The development of practical magnetoelectric (ME) multiferroic devices for industry is concentrated on two embodiments: The first is for weak-field sensors for applications such as mine detection in harbors or related military devices. In this case practical devices favor sandwich-type bilayer or multilayer composites of ferroelectrics such as lead zirconate-titanate (PZT) with magnets such as terphenyl-d but this configuration yields low ME voltage coefficients which is not suitable for weak field sensor applications. The second is for random access memory elements where the ability to switch magnetization with applied electric fields (and vice versa) would permit the combination of fast (possibly sub-nanosecond) WRITE operation with nondestructive magnetic READ operation. Such a combination would produce formidable competition for FLASH EEPROMs, particularly in view of the fact that magnetoelectric RAMs would operate at <1.0V, an international target for all microelectronics in the next decade which FLASH devices are unlikely to meet without cumbersome internal charge pumps.

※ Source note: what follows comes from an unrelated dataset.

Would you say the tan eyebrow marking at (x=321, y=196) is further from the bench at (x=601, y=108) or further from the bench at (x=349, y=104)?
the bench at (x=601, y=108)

However, most multiferroics to date (such as terbium manganites TbMnO3 or TbMn2O5) switch only nC/cm2 with applied magnetic fields—approximately 1000× too small for reliable discrimination between “1” and “0” states. Moreover, they operate only at cryogenic temperatures. BiFeO3 might operate at room temperature, but it exhibits a weak magnetism (ca. 0.03 emu/cc), high leakage current, and it does not permit switching of neither magnetization with electric fields nor polarizations with magnetic fields. There are several other magnetically frustrated systems that have been identified which show gigantic magnetoelectric effects at low temperature. Among them, MnWO4 shows external magnetic field dependence of its ferroelectric loops below room temperature. Similarly, high-temperature multiferroic behavior has been reported in PbFe0.5Ti0.5O3 and in PbFe2/3W1/3O3/PbTiO3. Others have studied the relaxor properties of PFW and PFW-PT ceramics.

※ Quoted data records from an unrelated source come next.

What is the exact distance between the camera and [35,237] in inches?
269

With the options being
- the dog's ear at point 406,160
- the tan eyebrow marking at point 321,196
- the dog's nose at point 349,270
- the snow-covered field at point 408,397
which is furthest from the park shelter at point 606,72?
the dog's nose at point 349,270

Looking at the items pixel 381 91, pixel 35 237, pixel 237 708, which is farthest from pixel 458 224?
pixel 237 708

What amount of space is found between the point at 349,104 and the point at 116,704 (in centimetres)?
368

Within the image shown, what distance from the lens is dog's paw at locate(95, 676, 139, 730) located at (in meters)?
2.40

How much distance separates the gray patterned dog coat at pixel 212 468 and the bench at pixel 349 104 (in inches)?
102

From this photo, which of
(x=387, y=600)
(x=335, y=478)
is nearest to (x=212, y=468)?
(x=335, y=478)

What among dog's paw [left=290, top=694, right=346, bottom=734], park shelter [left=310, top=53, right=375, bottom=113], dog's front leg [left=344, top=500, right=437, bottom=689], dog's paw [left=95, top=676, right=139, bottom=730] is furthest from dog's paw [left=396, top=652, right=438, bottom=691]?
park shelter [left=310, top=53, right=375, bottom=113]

Clearly a new line of thinking is required to overcome the intrinsic limitations of direct linear magnetoelectric (ME) coupling of form PM in the free energy, where P is polarization and M, magnetization. There have been recent efforts by researchers throughout the world to produce electric switching of magnetizations or magnetic switching of polarizations in multiferroic magnetoelectrics. Generally, schemes for switching from +M to −M with electric field (E) or conversely from +Pr to −Pr with magnetic field (H) have been examined. In the present state of the art there is a need for a new single-phase material that can exhibit magnetoelectricity (not necessarily linear) at room temperature.